He hands Merlin a cup of tea and sprawls into the other armchair. "When I was sixteen," he says, "I persuaded Father to let me have flying lessons, and when he asked if I wanted a motorcar as a graduation present when I left school, I said I'd much rather have an aeroplane." He throws Merlin a quick, self-deprecating smile. "I know; you don't need to tell me what a fortunate, privileged bastard I am. The airfield taught me that much, at least."
Merlin begins to protest or apologise but Arthur stops him. His colours are set off perfectly by the blue-and-gold carpet, firelight moves over his face, and Merlin needs to swallow a thickness in his throat.
"I'm sorry, too," Arthur says so quietly that Merlin has to lean forward to hear him. "We misunderstood each other yesterday. I was being stupid, you were offended and all I really wanted was to show you the Dragonfly, because she's important to me - flying is - and..." He stops and looks at Merlin. "... and I wanted you to know about that part of my life."
He doesn't say and you're important to me but it's implied, and Merlin has a dizzying sense of having been here before, in this situation, looking into Arthur's earnest eyes and acknowledging what's there between them, all the unsaid words.
Something moves inside him at that thought. Something stirs in the depth of his mind like a sleeping dragon at a long forgotten command, a call from beyond the ages.
xxx
After that talk in his rooms, Arthur realises he is done for, utterly and completely. With Merlin, he no longer has the sense or strength to look away like he did at school when he was attracted to another boy.
Everything Merlin does, everything he is, resonates deep within Arthur.
He loves Merlin's thick dark hair that curls softly when it needs a cut, he loves the dimples that come into evidence when Merlin is pleased or amused, the endearing way Merlin's smile is silly and asymmetric. Arthur wants to kiss Merlin's childishly overlarge ears and his eyelids, delicate and shimmering like the inside of an oyster. He loves how Merlin's eyes can shift from deepest darkness to brightest glittering sapphire blue, loves the mouth that is sinful in its fullness. He watches the curve of Merlin's neck disappear under his collar, the thin elegant bones of his wrists, the long artist's fingers that play with a pen, a cigarette, a coin like Merlin knows exactly how to drive Arthur insane. Merlin's frayed cuffs, the small shadow below his bottom lip, the sweep of his eyelashes when he's self-conscious, the dark hair on his pale forearms when his sleeves are rolled up, the way he pinches the bridge of his nose when he's tired – every detail is important; every detail shakes Arthur to the core.
There's no point trying to deny it.

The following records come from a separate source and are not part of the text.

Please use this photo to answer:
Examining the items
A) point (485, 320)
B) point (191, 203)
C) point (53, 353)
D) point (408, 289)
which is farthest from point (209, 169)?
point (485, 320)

He wants Merlin, all of him; aches for him in the dark as he slips his hand underneath the covers and listens to the sound of his own breathing.
Whenever he sees Merlin he spends every minute wanting to touch him and he can't, he can't, he can't.
xxx
Saying goodbye shouldn't be this difficult. They're only parting for three weeks, but it feels like something is being torn out of Arthur as he wishes Merlin a Happy Christmas at the foot of the stairs. They're friends, he thinks, and not likely to be more than that; Merlin likes Arthur well enough but not in the way Arthur would like him to. In a few short months, Arthur's world has come to revolve around this tall, shy undergrad, and an irrational part of him is terrified that they won't meet again, that this is the last time they talk.
Merlin is happy to be going home and his joy leaves a dull, hollow ache in Arthur's chest, an unreasonable longing for things he can't have. Most of the time he doesn't want to be anyone else - he's a Pendragon, he knows his worth - but sometimes, just sometimes, or even just once, he'd like to have a real family to go home to, somewhere warm and welcoming where people have missed him.
They're standing in the archway just off Arthur's rooms, facing each other. Their breath is visible like clouds; the red winter sun is setting and the last, slanting rays send sparks flying off Merlin's hair.
Before they part, Merlin hands Arthur a brown paper parcel tied with string.
"For you," he says, "from my mother." A faint blush is spreading over his cheekbones. "I told her how you're never sent anything from home," he explains sheepishly, "so she wanted to..."
His voice trails off and Arthur bends his head over the parcel, surprised and a little moved and more than a little embarrassed at the thought of Merlin talking about him with his mother, making him look pathetic.
"Thank you," he says, "or, I mean, please thank your mother for me. Should I... " - he waves vaguely towards the parcel - "should I open it now...?"
"You can wait until you're back in your rooms," Merlin replies with a quick smile. "Or on the train."
"Is it embarrassing?" Arthur finds he can grin, like something has loosened its grip on him. "Will it ruin my reputation?"
"It's from my mother," Merlin points out, looking mildly scandalised, and Arthur throws his head back and laughs.
"I meant, embarrassing in a things-that-mothers-send-you way," he explains, and he loves Merlin's smile, God, he loves it. Merlin is still a bit pink and Arthur grasps at straws. "Do you..." he begins, and hesitates. "Are you a letter-writer kind of person?"
"Not particularly." Merlin looks surprised. "I mean, I write to my mother once a week..."
"Ah, the model son." Arthur shoves his shoulder against Merlin's because he can't stand having several inches of air between them. "No, I meant... to be honest, Christmas is a pretty grim affair with my family. It's glittery and shiny and story-book fancy on the surface, but underneath it's just... empty." He catches himself when he realises just how much he has revealed about his home life.
"Like a glass bauble," Merlin says gravely, "pretty and hollow," and they laugh again until Arthur finds Merlin's simile uncomfortably spot-on, and stops.
"It's torture, Merlin, torture," he says dramatically, raising his knuckles to his forehead to cover up his neediness. "Well, Morgana will be there and although I hate to admit it she keeps me sane, but, you know. If you need Morgana to keep you sane, then you know it's bad."
There's another flash of Merlin's dimples, and Arthur never told him what Morgana said after the first time she met Merlin: "What a gorgeous little puppy, Arthur. It'd be a pity if he escaped the leash." It would make Merlin hate her; he doesn't know her like Arthur does, can't read her like Arthur can. He will only hear condescension where Arthur hears adoration, loud and clear.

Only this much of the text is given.